Task goal:
Could you return each line of the material that has "States" in it?

Information given:
※
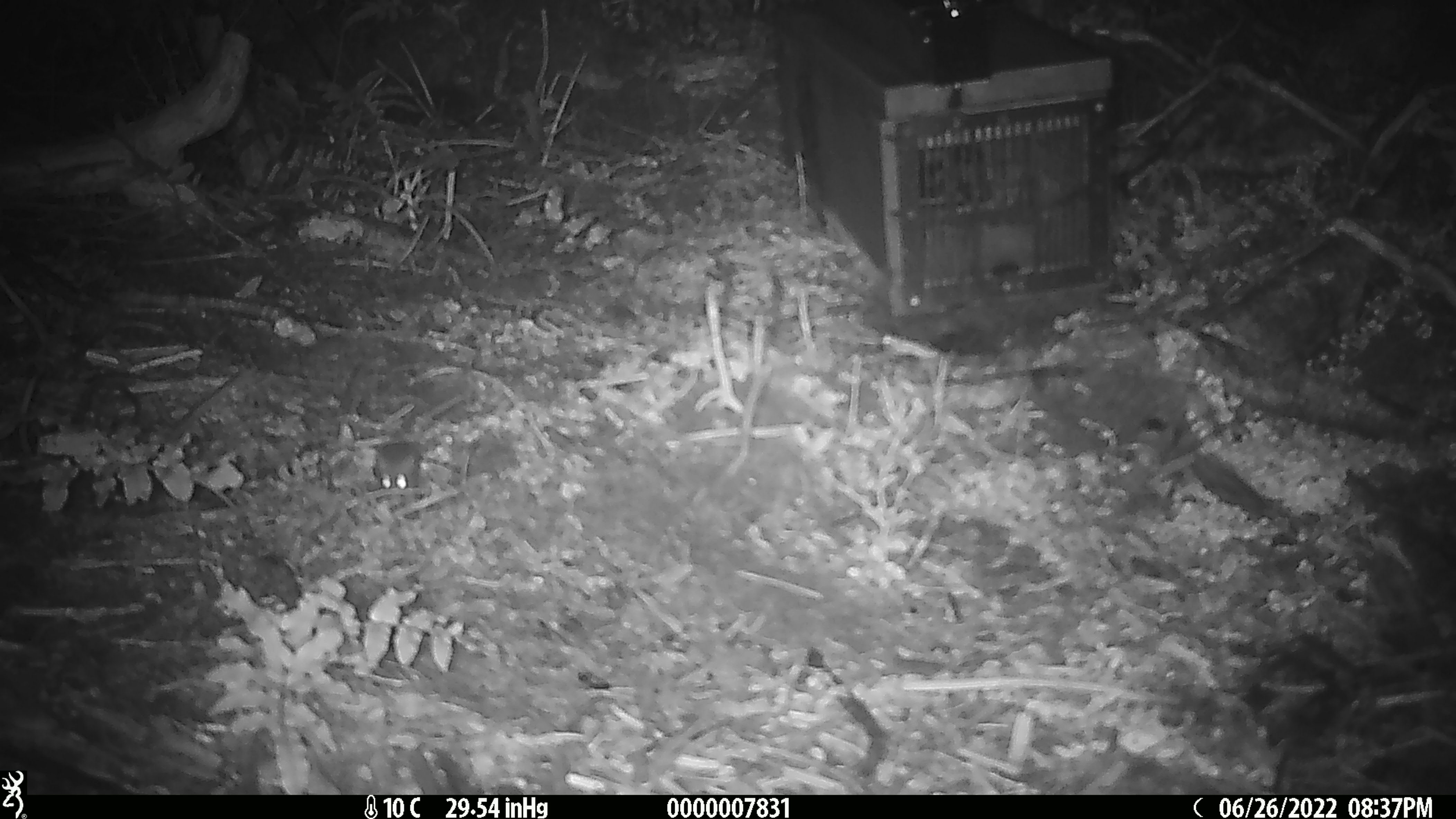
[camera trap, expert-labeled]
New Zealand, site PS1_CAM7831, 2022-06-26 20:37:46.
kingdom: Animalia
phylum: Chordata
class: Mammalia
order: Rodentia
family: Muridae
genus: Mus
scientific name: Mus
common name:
※
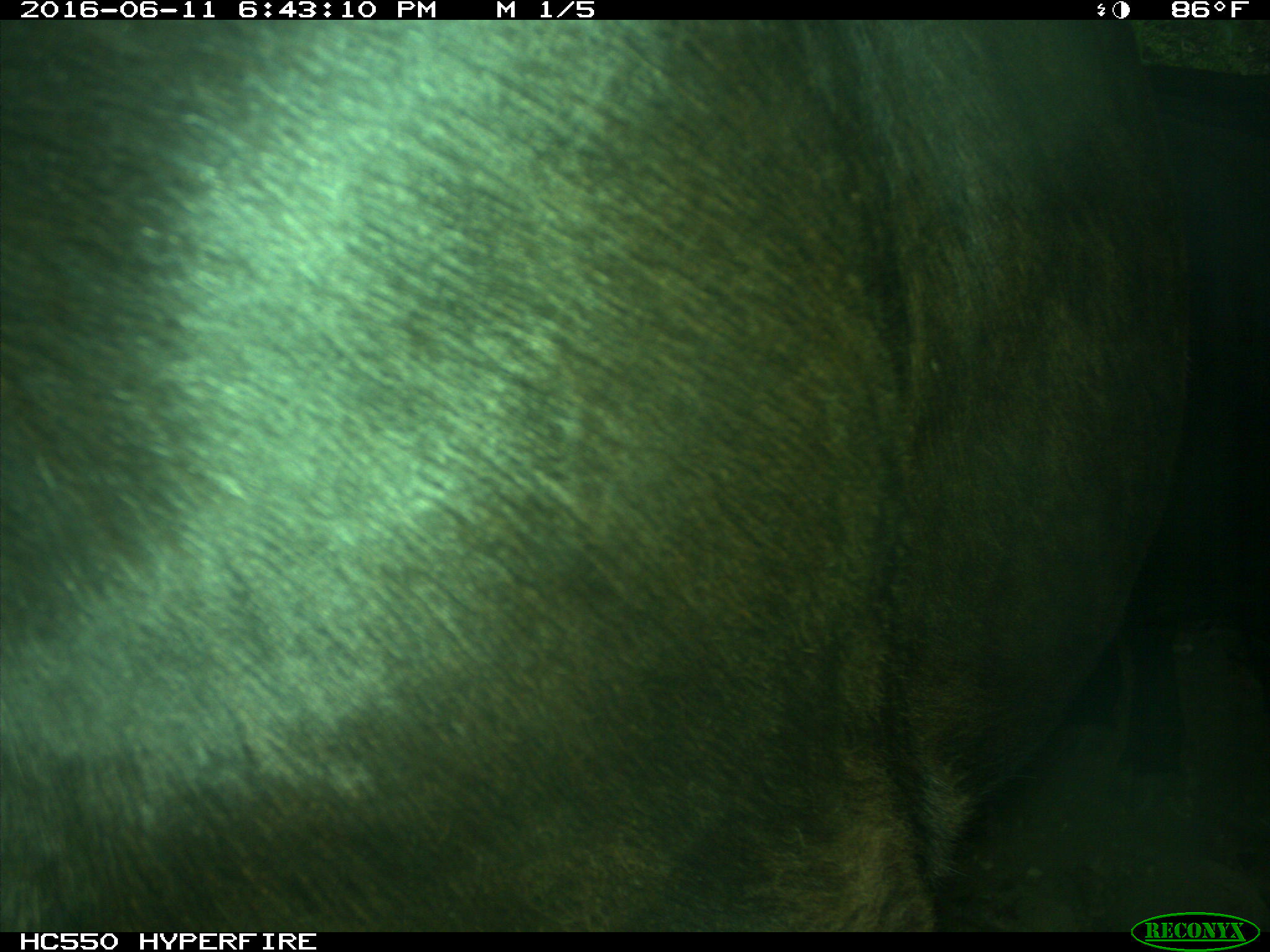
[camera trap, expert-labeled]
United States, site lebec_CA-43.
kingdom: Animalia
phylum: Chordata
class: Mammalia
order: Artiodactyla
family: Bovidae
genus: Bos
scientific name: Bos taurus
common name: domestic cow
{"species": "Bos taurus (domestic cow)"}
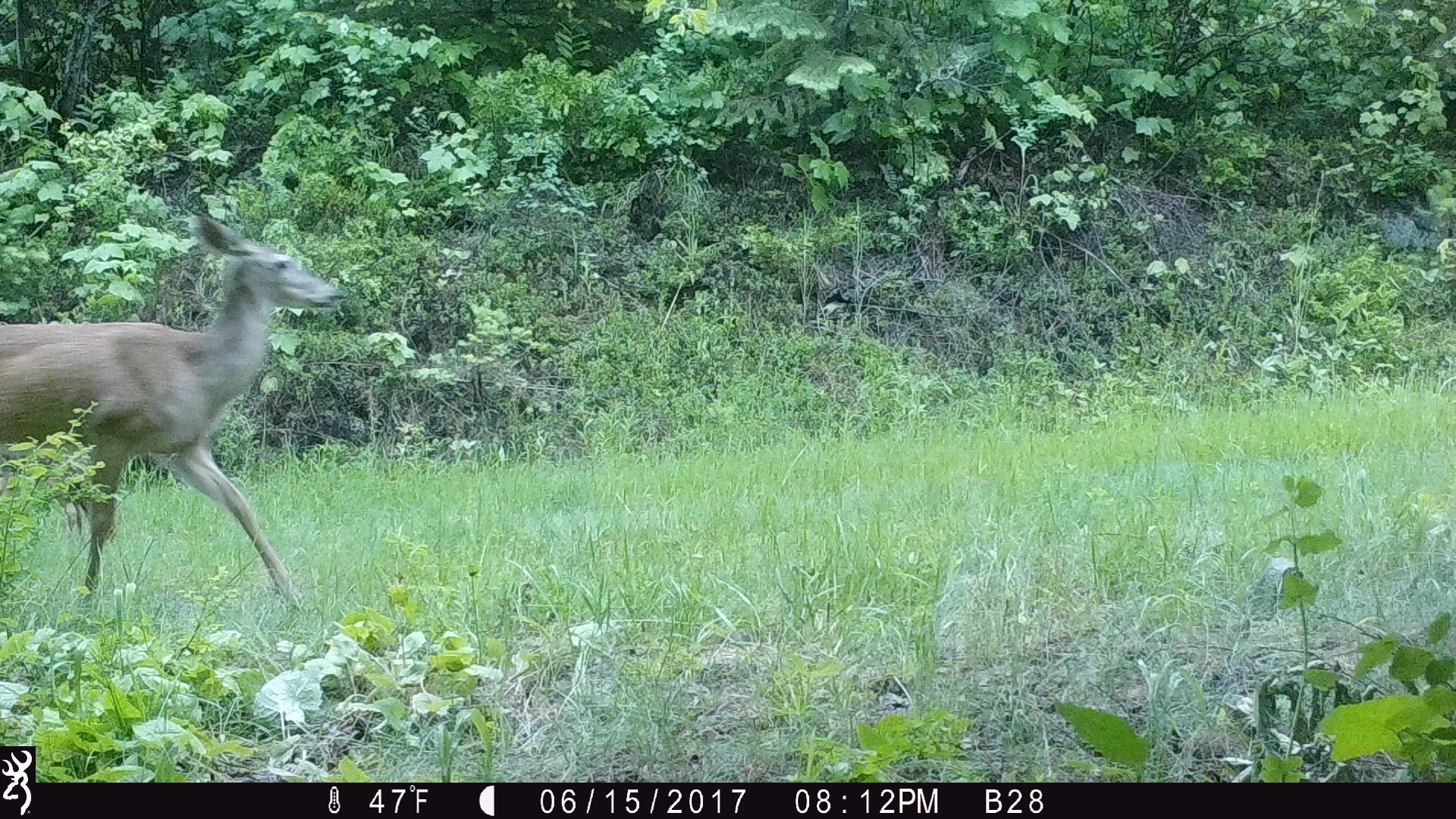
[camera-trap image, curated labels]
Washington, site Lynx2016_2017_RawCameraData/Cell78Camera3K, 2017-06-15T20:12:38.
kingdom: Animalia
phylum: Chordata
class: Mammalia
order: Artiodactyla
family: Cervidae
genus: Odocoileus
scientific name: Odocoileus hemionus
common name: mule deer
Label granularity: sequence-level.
※
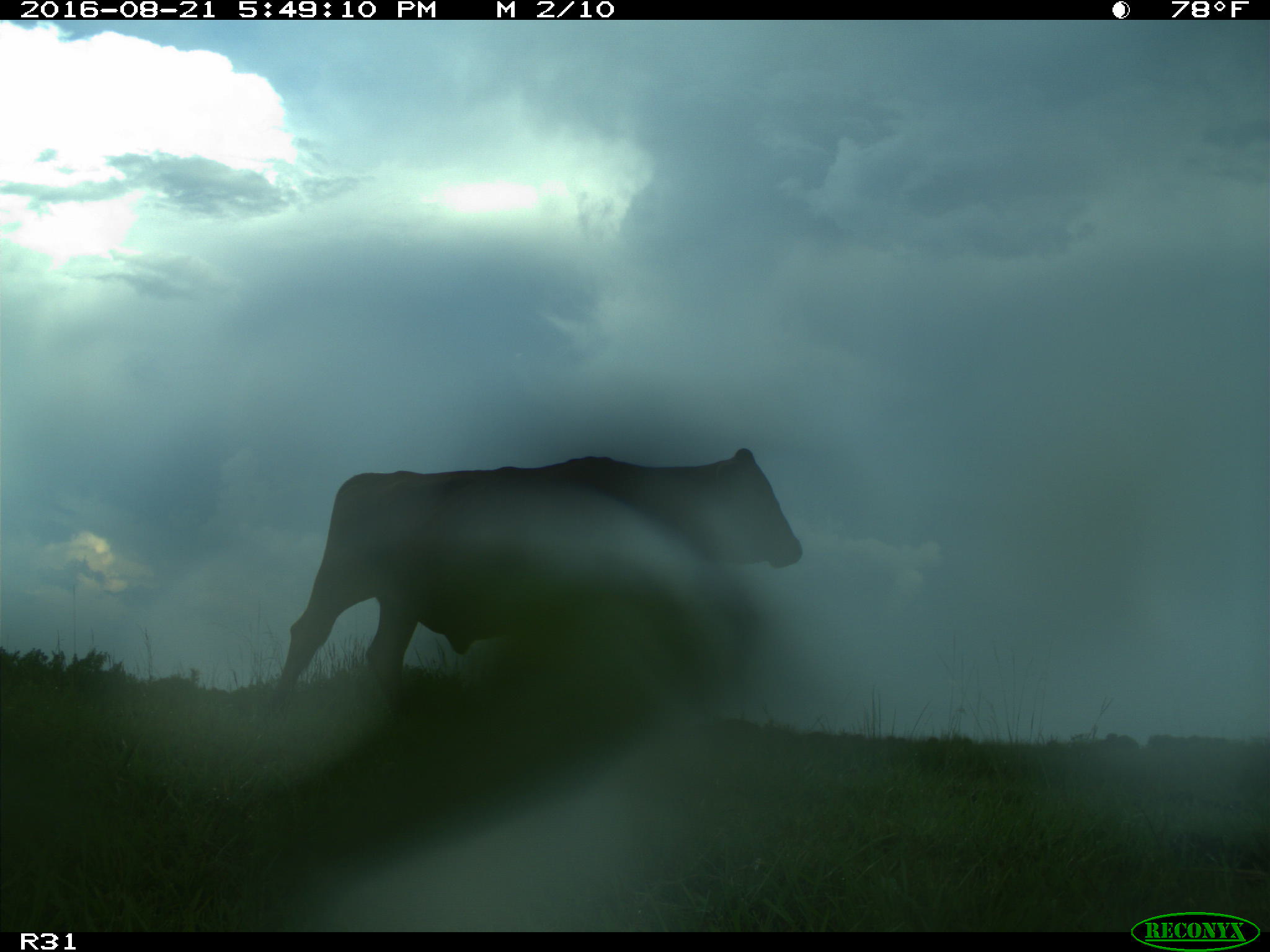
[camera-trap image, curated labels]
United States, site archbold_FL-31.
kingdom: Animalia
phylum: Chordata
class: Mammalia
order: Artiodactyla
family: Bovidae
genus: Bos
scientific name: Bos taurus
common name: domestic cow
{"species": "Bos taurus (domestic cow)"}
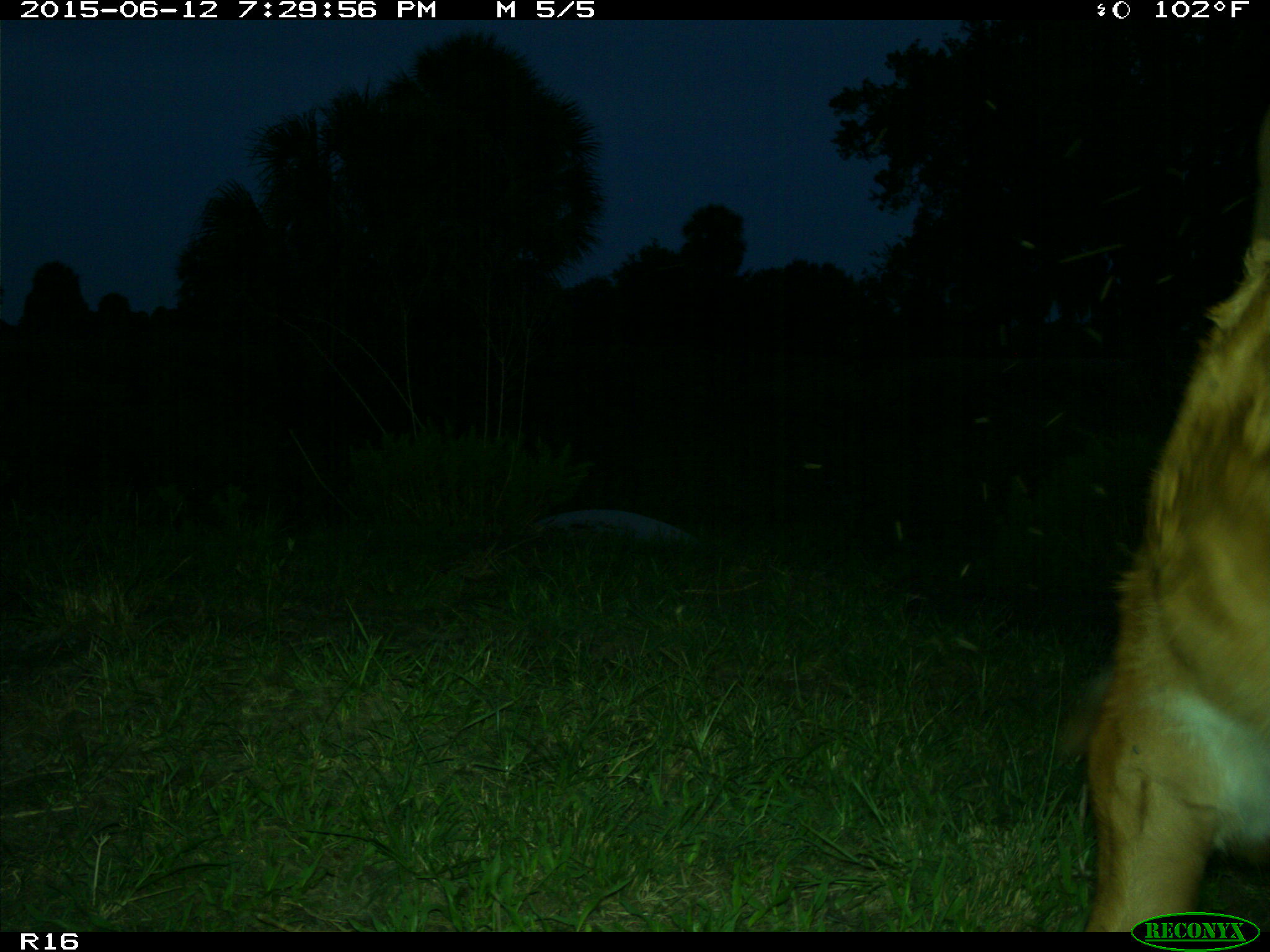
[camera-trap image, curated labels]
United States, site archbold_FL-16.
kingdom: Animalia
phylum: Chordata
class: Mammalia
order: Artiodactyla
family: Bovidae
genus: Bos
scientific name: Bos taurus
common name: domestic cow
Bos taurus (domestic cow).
※
Response area:
United States, site lebec_CA-43.
United States, site archbold_FL-31.
United States, site archbold_FL-16.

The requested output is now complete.